I thought the point of learning the theory was to beat the “intuitive feel” out of pilots.
I recall reading of a number of crashes where the pilot ignored instruments and went with their gut. Unfortunately for all concerned the instruments were right and the pilot’s gut was wrong. Knowing scads of theory is important where seat-of-your-pants just will not suffice.
Particularly with a jet full of passengers. Maybe you need a gut-instinct test pilot when they are trying to test the limits of the plane and there is no book written yet on what to do or not do for that particular plane.
When a company buys a plane, their pilots receive training based on a manual that comes with the plane. It covers the overall shape, size and seating/cargo configurations, onboard safety systems, overall diagrams of fuel, hydraulic, electrical, heating/AC systems, cockpit layout, communications, fire suppression, lights/navigation, etc. The sections in the binder are divided up by Air Transport Association (ATA) chapters. The manufacturer prepares these manuals.
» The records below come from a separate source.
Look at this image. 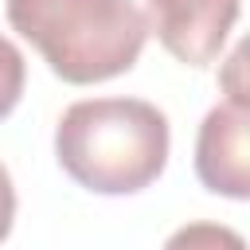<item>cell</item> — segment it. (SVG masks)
I'll use <instances>...</instances> for the list:
<instances>
[{
  "mask_svg": "<svg viewBox=\"0 0 250 250\" xmlns=\"http://www.w3.org/2000/svg\"><path fill=\"white\" fill-rule=\"evenodd\" d=\"M168 148V117L145 98H82L55 125L59 168L94 195L145 191L160 180Z\"/></svg>",
  "mask_w": 250,
  "mask_h": 250,
  "instance_id": "1",
  "label": "cell"
},
{
  "mask_svg": "<svg viewBox=\"0 0 250 250\" xmlns=\"http://www.w3.org/2000/svg\"><path fill=\"white\" fill-rule=\"evenodd\" d=\"M8 23L70 86L133 70L148 43V20L137 0H8Z\"/></svg>",
  "mask_w": 250,
  "mask_h": 250,
  "instance_id": "2",
  "label": "cell"
},
{
  "mask_svg": "<svg viewBox=\"0 0 250 250\" xmlns=\"http://www.w3.org/2000/svg\"><path fill=\"white\" fill-rule=\"evenodd\" d=\"M148 35L184 66H211L238 20L242 0H145Z\"/></svg>",
  "mask_w": 250,
  "mask_h": 250,
  "instance_id": "3",
  "label": "cell"
},
{
  "mask_svg": "<svg viewBox=\"0 0 250 250\" xmlns=\"http://www.w3.org/2000/svg\"><path fill=\"white\" fill-rule=\"evenodd\" d=\"M246 129H250L246 94L227 98V102L207 109V117L199 125V137H195V176L207 191L227 195V199H246L250 195Z\"/></svg>",
  "mask_w": 250,
  "mask_h": 250,
  "instance_id": "4",
  "label": "cell"
},
{
  "mask_svg": "<svg viewBox=\"0 0 250 250\" xmlns=\"http://www.w3.org/2000/svg\"><path fill=\"white\" fill-rule=\"evenodd\" d=\"M23 82H27V62H23V55H20V47H16L8 35H0V121L20 105Z\"/></svg>",
  "mask_w": 250,
  "mask_h": 250,
  "instance_id": "5",
  "label": "cell"
},
{
  "mask_svg": "<svg viewBox=\"0 0 250 250\" xmlns=\"http://www.w3.org/2000/svg\"><path fill=\"white\" fill-rule=\"evenodd\" d=\"M12 219H16V188H12L8 168L0 164V242L12 234Z\"/></svg>",
  "mask_w": 250,
  "mask_h": 250,
  "instance_id": "6",
  "label": "cell"
}]
</instances>
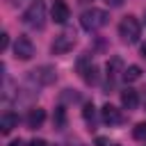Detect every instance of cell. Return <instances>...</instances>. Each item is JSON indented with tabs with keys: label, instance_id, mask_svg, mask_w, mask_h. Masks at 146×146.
Instances as JSON below:
<instances>
[{
	"label": "cell",
	"instance_id": "cell-19",
	"mask_svg": "<svg viewBox=\"0 0 146 146\" xmlns=\"http://www.w3.org/2000/svg\"><path fill=\"white\" fill-rule=\"evenodd\" d=\"M27 146H48V141H46V139H41V137H34Z\"/></svg>",
	"mask_w": 146,
	"mask_h": 146
},
{
	"label": "cell",
	"instance_id": "cell-11",
	"mask_svg": "<svg viewBox=\"0 0 146 146\" xmlns=\"http://www.w3.org/2000/svg\"><path fill=\"white\" fill-rule=\"evenodd\" d=\"M121 105H123L125 110H135V107L139 105V96H137V91H135L132 87H128V89L121 91Z\"/></svg>",
	"mask_w": 146,
	"mask_h": 146
},
{
	"label": "cell",
	"instance_id": "cell-9",
	"mask_svg": "<svg viewBox=\"0 0 146 146\" xmlns=\"http://www.w3.org/2000/svg\"><path fill=\"white\" fill-rule=\"evenodd\" d=\"M100 116H103V121L107 123V125H119L121 121H123V116H121V112L114 107V105H103V110H100Z\"/></svg>",
	"mask_w": 146,
	"mask_h": 146
},
{
	"label": "cell",
	"instance_id": "cell-18",
	"mask_svg": "<svg viewBox=\"0 0 146 146\" xmlns=\"http://www.w3.org/2000/svg\"><path fill=\"white\" fill-rule=\"evenodd\" d=\"M7 46H9V34L2 32V34H0V50H5Z\"/></svg>",
	"mask_w": 146,
	"mask_h": 146
},
{
	"label": "cell",
	"instance_id": "cell-2",
	"mask_svg": "<svg viewBox=\"0 0 146 146\" xmlns=\"http://www.w3.org/2000/svg\"><path fill=\"white\" fill-rule=\"evenodd\" d=\"M107 18H110L107 11L91 7V9H84V11H82V16H80V25H82L87 32H96V30H100V27L107 23Z\"/></svg>",
	"mask_w": 146,
	"mask_h": 146
},
{
	"label": "cell",
	"instance_id": "cell-16",
	"mask_svg": "<svg viewBox=\"0 0 146 146\" xmlns=\"http://www.w3.org/2000/svg\"><path fill=\"white\" fill-rule=\"evenodd\" d=\"M82 116H84V121H87V123H91V125H94V119H96V110H94V105H91V103H87V105L82 107Z\"/></svg>",
	"mask_w": 146,
	"mask_h": 146
},
{
	"label": "cell",
	"instance_id": "cell-17",
	"mask_svg": "<svg viewBox=\"0 0 146 146\" xmlns=\"http://www.w3.org/2000/svg\"><path fill=\"white\" fill-rule=\"evenodd\" d=\"M132 137H135V139H146V121H141V123H137V125H135Z\"/></svg>",
	"mask_w": 146,
	"mask_h": 146
},
{
	"label": "cell",
	"instance_id": "cell-21",
	"mask_svg": "<svg viewBox=\"0 0 146 146\" xmlns=\"http://www.w3.org/2000/svg\"><path fill=\"white\" fill-rule=\"evenodd\" d=\"M105 2H107L110 7H121V5L125 2V0H105Z\"/></svg>",
	"mask_w": 146,
	"mask_h": 146
},
{
	"label": "cell",
	"instance_id": "cell-5",
	"mask_svg": "<svg viewBox=\"0 0 146 146\" xmlns=\"http://www.w3.org/2000/svg\"><path fill=\"white\" fill-rule=\"evenodd\" d=\"M73 46H75V34H73V32H62V34L55 36V41H52V52H55V55H64V52L73 50Z\"/></svg>",
	"mask_w": 146,
	"mask_h": 146
},
{
	"label": "cell",
	"instance_id": "cell-12",
	"mask_svg": "<svg viewBox=\"0 0 146 146\" xmlns=\"http://www.w3.org/2000/svg\"><path fill=\"white\" fill-rule=\"evenodd\" d=\"M43 121H46V112L41 107H32L27 112V128H39Z\"/></svg>",
	"mask_w": 146,
	"mask_h": 146
},
{
	"label": "cell",
	"instance_id": "cell-20",
	"mask_svg": "<svg viewBox=\"0 0 146 146\" xmlns=\"http://www.w3.org/2000/svg\"><path fill=\"white\" fill-rule=\"evenodd\" d=\"M96 146H110V141L105 137H96Z\"/></svg>",
	"mask_w": 146,
	"mask_h": 146
},
{
	"label": "cell",
	"instance_id": "cell-7",
	"mask_svg": "<svg viewBox=\"0 0 146 146\" xmlns=\"http://www.w3.org/2000/svg\"><path fill=\"white\" fill-rule=\"evenodd\" d=\"M105 75H107V87H114L116 82H119V78H123V62L119 59V57H112L110 62H107V66H105Z\"/></svg>",
	"mask_w": 146,
	"mask_h": 146
},
{
	"label": "cell",
	"instance_id": "cell-13",
	"mask_svg": "<svg viewBox=\"0 0 146 146\" xmlns=\"http://www.w3.org/2000/svg\"><path fill=\"white\" fill-rule=\"evenodd\" d=\"M52 125H55L57 130H64V128H66V110H64V105H57V107H55Z\"/></svg>",
	"mask_w": 146,
	"mask_h": 146
},
{
	"label": "cell",
	"instance_id": "cell-15",
	"mask_svg": "<svg viewBox=\"0 0 146 146\" xmlns=\"http://www.w3.org/2000/svg\"><path fill=\"white\" fill-rule=\"evenodd\" d=\"M96 73H98V68H96V66L91 64V66H89V68H87V71L82 73V80H84L87 84H94V82L98 80V75H96Z\"/></svg>",
	"mask_w": 146,
	"mask_h": 146
},
{
	"label": "cell",
	"instance_id": "cell-4",
	"mask_svg": "<svg viewBox=\"0 0 146 146\" xmlns=\"http://www.w3.org/2000/svg\"><path fill=\"white\" fill-rule=\"evenodd\" d=\"M32 55H34V43L27 36H18L14 41V57L27 62V59H32Z\"/></svg>",
	"mask_w": 146,
	"mask_h": 146
},
{
	"label": "cell",
	"instance_id": "cell-23",
	"mask_svg": "<svg viewBox=\"0 0 146 146\" xmlns=\"http://www.w3.org/2000/svg\"><path fill=\"white\" fill-rule=\"evenodd\" d=\"M141 57H144V59H146V43H144V46H141Z\"/></svg>",
	"mask_w": 146,
	"mask_h": 146
},
{
	"label": "cell",
	"instance_id": "cell-1",
	"mask_svg": "<svg viewBox=\"0 0 146 146\" xmlns=\"http://www.w3.org/2000/svg\"><path fill=\"white\" fill-rule=\"evenodd\" d=\"M23 23L32 30H41L46 25V5L41 0H34L25 11H23Z\"/></svg>",
	"mask_w": 146,
	"mask_h": 146
},
{
	"label": "cell",
	"instance_id": "cell-3",
	"mask_svg": "<svg viewBox=\"0 0 146 146\" xmlns=\"http://www.w3.org/2000/svg\"><path fill=\"white\" fill-rule=\"evenodd\" d=\"M119 36L125 43H137L139 36H141V23L135 16H123L121 23H119Z\"/></svg>",
	"mask_w": 146,
	"mask_h": 146
},
{
	"label": "cell",
	"instance_id": "cell-10",
	"mask_svg": "<svg viewBox=\"0 0 146 146\" xmlns=\"http://www.w3.org/2000/svg\"><path fill=\"white\" fill-rule=\"evenodd\" d=\"M16 125H18V114H14V112H5V114L0 116V132H2V135H9Z\"/></svg>",
	"mask_w": 146,
	"mask_h": 146
},
{
	"label": "cell",
	"instance_id": "cell-24",
	"mask_svg": "<svg viewBox=\"0 0 146 146\" xmlns=\"http://www.w3.org/2000/svg\"><path fill=\"white\" fill-rule=\"evenodd\" d=\"M110 146H119V144H110Z\"/></svg>",
	"mask_w": 146,
	"mask_h": 146
},
{
	"label": "cell",
	"instance_id": "cell-14",
	"mask_svg": "<svg viewBox=\"0 0 146 146\" xmlns=\"http://www.w3.org/2000/svg\"><path fill=\"white\" fill-rule=\"evenodd\" d=\"M139 78H141V68H139L137 64H130V66L123 71V80H125V82H137Z\"/></svg>",
	"mask_w": 146,
	"mask_h": 146
},
{
	"label": "cell",
	"instance_id": "cell-22",
	"mask_svg": "<svg viewBox=\"0 0 146 146\" xmlns=\"http://www.w3.org/2000/svg\"><path fill=\"white\" fill-rule=\"evenodd\" d=\"M7 146H25V144H23V139H11Z\"/></svg>",
	"mask_w": 146,
	"mask_h": 146
},
{
	"label": "cell",
	"instance_id": "cell-8",
	"mask_svg": "<svg viewBox=\"0 0 146 146\" xmlns=\"http://www.w3.org/2000/svg\"><path fill=\"white\" fill-rule=\"evenodd\" d=\"M50 16H52V21H55V23L64 25V23L71 18V9H68V5H66L64 0H52V7H50Z\"/></svg>",
	"mask_w": 146,
	"mask_h": 146
},
{
	"label": "cell",
	"instance_id": "cell-6",
	"mask_svg": "<svg viewBox=\"0 0 146 146\" xmlns=\"http://www.w3.org/2000/svg\"><path fill=\"white\" fill-rule=\"evenodd\" d=\"M30 80L36 82V84H52L57 80V73L52 66H39L34 71H30Z\"/></svg>",
	"mask_w": 146,
	"mask_h": 146
}]
</instances>
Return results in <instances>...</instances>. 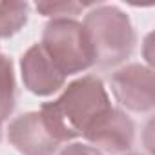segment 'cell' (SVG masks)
Returning <instances> with one entry per match:
<instances>
[{"instance_id": "8", "label": "cell", "mask_w": 155, "mask_h": 155, "mask_svg": "<svg viewBox=\"0 0 155 155\" xmlns=\"http://www.w3.org/2000/svg\"><path fill=\"white\" fill-rule=\"evenodd\" d=\"M17 104V81L13 62L9 57L0 53V120H6Z\"/></svg>"}, {"instance_id": "6", "label": "cell", "mask_w": 155, "mask_h": 155, "mask_svg": "<svg viewBox=\"0 0 155 155\" xmlns=\"http://www.w3.org/2000/svg\"><path fill=\"white\" fill-rule=\"evenodd\" d=\"M95 150L106 153H126L133 148L135 142V124L133 120L117 108H111L99 122H95L84 135Z\"/></svg>"}, {"instance_id": "3", "label": "cell", "mask_w": 155, "mask_h": 155, "mask_svg": "<svg viewBox=\"0 0 155 155\" xmlns=\"http://www.w3.org/2000/svg\"><path fill=\"white\" fill-rule=\"evenodd\" d=\"M40 46L64 77L95 66V55L84 26L75 18L49 20L44 28Z\"/></svg>"}, {"instance_id": "9", "label": "cell", "mask_w": 155, "mask_h": 155, "mask_svg": "<svg viewBox=\"0 0 155 155\" xmlns=\"http://www.w3.org/2000/svg\"><path fill=\"white\" fill-rule=\"evenodd\" d=\"M28 2H0V38L17 35L28 22Z\"/></svg>"}, {"instance_id": "12", "label": "cell", "mask_w": 155, "mask_h": 155, "mask_svg": "<svg viewBox=\"0 0 155 155\" xmlns=\"http://www.w3.org/2000/svg\"><path fill=\"white\" fill-rule=\"evenodd\" d=\"M2 133H4V128H2V120H0V140H2Z\"/></svg>"}, {"instance_id": "5", "label": "cell", "mask_w": 155, "mask_h": 155, "mask_svg": "<svg viewBox=\"0 0 155 155\" xmlns=\"http://www.w3.org/2000/svg\"><path fill=\"white\" fill-rule=\"evenodd\" d=\"M11 146L22 155H53L62 146L49 133L38 111H29L15 117L8 128Z\"/></svg>"}, {"instance_id": "2", "label": "cell", "mask_w": 155, "mask_h": 155, "mask_svg": "<svg viewBox=\"0 0 155 155\" xmlns=\"http://www.w3.org/2000/svg\"><path fill=\"white\" fill-rule=\"evenodd\" d=\"M84 31L90 38L95 64L101 68H113L131 57L137 33L130 17L117 6L95 4L84 17Z\"/></svg>"}, {"instance_id": "11", "label": "cell", "mask_w": 155, "mask_h": 155, "mask_svg": "<svg viewBox=\"0 0 155 155\" xmlns=\"http://www.w3.org/2000/svg\"><path fill=\"white\" fill-rule=\"evenodd\" d=\"M58 155H102V153L99 150H95L93 146L81 144V142H73V144H68Z\"/></svg>"}, {"instance_id": "4", "label": "cell", "mask_w": 155, "mask_h": 155, "mask_svg": "<svg viewBox=\"0 0 155 155\" xmlns=\"http://www.w3.org/2000/svg\"><path fill=\"white\" fill-rule=\"evenodd\" d=\"M110 88L115 101L131 113L148 115L155 108L153 69L144 64H128L110 77Z\"/></svg>"}, {"instance_id": "1", "label": "cell", "mask_w": 155, "mask_h": 155, "mask_svg": "<svg viewBox=\"0 0 155 155\" xmlns=\"http://www.w3.org/2000/svg\"><path fill=\"white\" fill-rule=\"evenodd\" d=\"M111 108L102 81L95 75H86L68 84L57 101L44 102L38 113L55 140L66 144L82 137Z\"/></svg>"}, {"instance_id": "10", "label": "cell", "mask_w": 155, "mask_h": 155, "mask_svg": "<svg viewBox=\"0 0 155 155\" xmlns=\"http://www.w3.org/2000/svg\"><path fill=\"white\" fill-rule=\"evenodd\" d=\"M88 6L93 4H82V2H37V11L44 17L55 18H75L81 15Z\"/></svg>"}, {"instance_id": "7", "label": "cell", "mask_w": 155, "mask_h": 155, "mask_svg": "<svg viewBox=\"0 0 155 155\" xmlns=\"http://www.w3.org/2000/svg\"><path fill=\"white\" fill-rule=\"evenodd\" d=\"M24 88L38 97H49L66 84V77L53 64L40 44H33L20 58Z\"/></svg>"}, {"instance_id": "13", "label": "cell", "mask_w": 155, "mask_h": 155, "mask_svg": "<svg viewBox=\"0 0 155 155\" xmlns=\"http://www.w3.org/2000/svg\"><path fill=\"white\" fill-rule=\"evenodd\" d=\"M126 155H140V153H126Z\"/></svg>"}]
</instances>
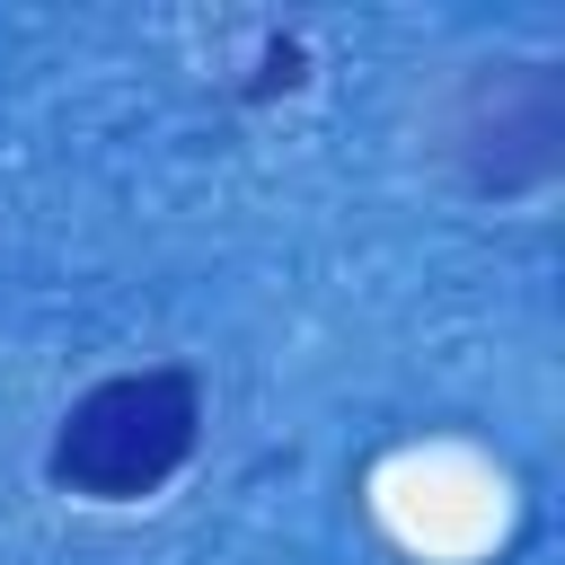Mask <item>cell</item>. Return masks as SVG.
<instances>
[{"label":"cell","mask_w":565,"mask_h":565,"mask_svg":"<svg viewBox=\"0 0 565 565\" xmlns=\"http://www.w3.org/2000/svg\"><path fill=\"white\" fill-rule=\"evenodd\" d=\"M274 88H300V35H265V62H256L247 97H274Z\"/></svg>","instance_id":"cell-3"},{"label":"cell","mask_w":565,"mask_h":565,"mask_svg":"<svg viewBox=\"0 0 565 565\" xmlns=\"http://www.w3.org/2000/svg\"><path fill=\"white\" fill-rule=\"evenodd\" d=\"M433 150L450 159V177L468 194H494V203L556 185V168H565V71L547 53H503V62L459 71V88L441 97Z\"/></svg>","instance_id":"cell-2"},{"label":"cell","mask_w":565,"mask_h":565,"mask_svg":"<svg viewBox=\"0 0 565 565\" xmlns=\"http://www.w3.org/2000/svg\"><path fill=\"white\" fill-rule=\"evenodd\" d=\"M194 450H203V380L185 362H141L88 380L62 406L44 477L79 503H150Z\"/></svg>","instance_id":"cell-1"}]
</instances>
They do not go into fine detail of components, but rather give a description of what they are, where they are located, what they do and why. This is a separate manual from the Airplane Flight Manual, which covers the plane’s flight characteristics, weights, limitations, etc.
This looks to be one for the CRJ-700.
Damnit Jim, they’re pilots, not engineers!
A small, but still significant percentage of pilots don’t/didnt know the right answer to the plane on a treadmill question.
Also, a similar fraction love to talk about the dreaded down wind turn.
Being a “good” pilot does not always equal knowing exactly how things work.